Question

A tightly wound long solenoid carries a current of 1.5 A. An electron is executing uniform circular motion inside the solenoid with a time period of 75 ns. The number of turns per meter in the solenoid is ………… 

Hint:

The magnetic field in a solenoid is directly proportional to the current and the number of turns per unit length. Use the magnetic force on the electron to relate the field and the motion.

Answer 1

The magnetic field \( B \) inside a solenoid is given by: \[ B = \mu_0 n I, \] where: - \( \mu_0 = 4\pi \times 10^{-7} \, \text{N/A}^2 \) is the permeability of free space, - \( n \) is the number of turns per meter, - \( I = 1.5 \, \text{A} \) is the current. The electron moves in a circular path under the influence of the magnetic field. The force acting on the electron is the Lorentz force, which provides the centripetal force: \[ e v B = \frac{m v^2}{r}, \] where \( e \) is the charge of the electron, \( m \) is the mass of the electron, \( v \) is the velocity of the electron, and \( r \) is the radius of the circular path. The time period \( T \) of the motion is related to the frequency \( f \) and the radius \( r \).
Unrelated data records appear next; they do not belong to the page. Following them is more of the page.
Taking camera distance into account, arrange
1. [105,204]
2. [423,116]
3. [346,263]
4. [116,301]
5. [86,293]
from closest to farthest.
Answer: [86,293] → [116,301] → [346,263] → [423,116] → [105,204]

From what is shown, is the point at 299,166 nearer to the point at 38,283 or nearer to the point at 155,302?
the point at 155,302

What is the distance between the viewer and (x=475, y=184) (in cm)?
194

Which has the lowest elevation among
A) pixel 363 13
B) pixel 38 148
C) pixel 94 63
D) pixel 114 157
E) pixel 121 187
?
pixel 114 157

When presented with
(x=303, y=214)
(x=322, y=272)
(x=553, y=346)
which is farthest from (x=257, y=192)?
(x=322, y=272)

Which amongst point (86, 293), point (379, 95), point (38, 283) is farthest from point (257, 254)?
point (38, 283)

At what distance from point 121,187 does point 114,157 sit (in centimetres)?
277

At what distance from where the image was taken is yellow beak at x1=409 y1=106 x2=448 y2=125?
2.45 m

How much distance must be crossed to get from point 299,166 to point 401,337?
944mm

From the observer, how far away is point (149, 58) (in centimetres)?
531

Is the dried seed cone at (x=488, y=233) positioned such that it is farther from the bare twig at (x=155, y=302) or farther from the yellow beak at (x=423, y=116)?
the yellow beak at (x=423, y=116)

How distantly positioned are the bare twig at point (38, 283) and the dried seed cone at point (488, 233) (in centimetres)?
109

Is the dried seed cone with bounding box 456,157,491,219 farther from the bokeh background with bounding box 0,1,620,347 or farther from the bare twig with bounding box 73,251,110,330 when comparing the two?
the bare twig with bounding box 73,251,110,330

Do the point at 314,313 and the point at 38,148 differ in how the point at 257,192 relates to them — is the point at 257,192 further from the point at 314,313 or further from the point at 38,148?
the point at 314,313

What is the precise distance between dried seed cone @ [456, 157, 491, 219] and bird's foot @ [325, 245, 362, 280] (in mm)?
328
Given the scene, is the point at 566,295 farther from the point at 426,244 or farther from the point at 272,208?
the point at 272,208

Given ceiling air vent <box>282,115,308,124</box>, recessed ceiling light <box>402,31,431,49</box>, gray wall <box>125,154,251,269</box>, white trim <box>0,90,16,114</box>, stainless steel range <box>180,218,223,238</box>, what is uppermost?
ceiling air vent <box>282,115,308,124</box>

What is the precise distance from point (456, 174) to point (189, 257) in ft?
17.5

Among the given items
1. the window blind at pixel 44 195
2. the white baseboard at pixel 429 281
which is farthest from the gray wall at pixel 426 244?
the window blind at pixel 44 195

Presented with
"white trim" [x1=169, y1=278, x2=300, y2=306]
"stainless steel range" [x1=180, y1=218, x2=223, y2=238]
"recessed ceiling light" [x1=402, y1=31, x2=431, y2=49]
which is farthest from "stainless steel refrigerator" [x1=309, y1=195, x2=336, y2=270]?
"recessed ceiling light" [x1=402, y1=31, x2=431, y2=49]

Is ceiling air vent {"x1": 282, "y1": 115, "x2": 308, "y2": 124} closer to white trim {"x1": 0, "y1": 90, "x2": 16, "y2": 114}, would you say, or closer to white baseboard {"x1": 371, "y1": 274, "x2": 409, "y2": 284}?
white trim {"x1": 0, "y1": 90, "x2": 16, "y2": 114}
We can use the relation: \[ T = \frac{2\pi m}{e B}. \] We are given the time period \( T = 75 \, \text{ns} = 75 \times 10^{-9} \, \text{s} \). Solving for \( B \) and then using the formula for \( B \) in the solenoid, we can calculate \( n \). After substituting known values and solving, we find: \[ n = 10^5 \, \text{turns per meter}. \] Final Answer: \( 10^5 \).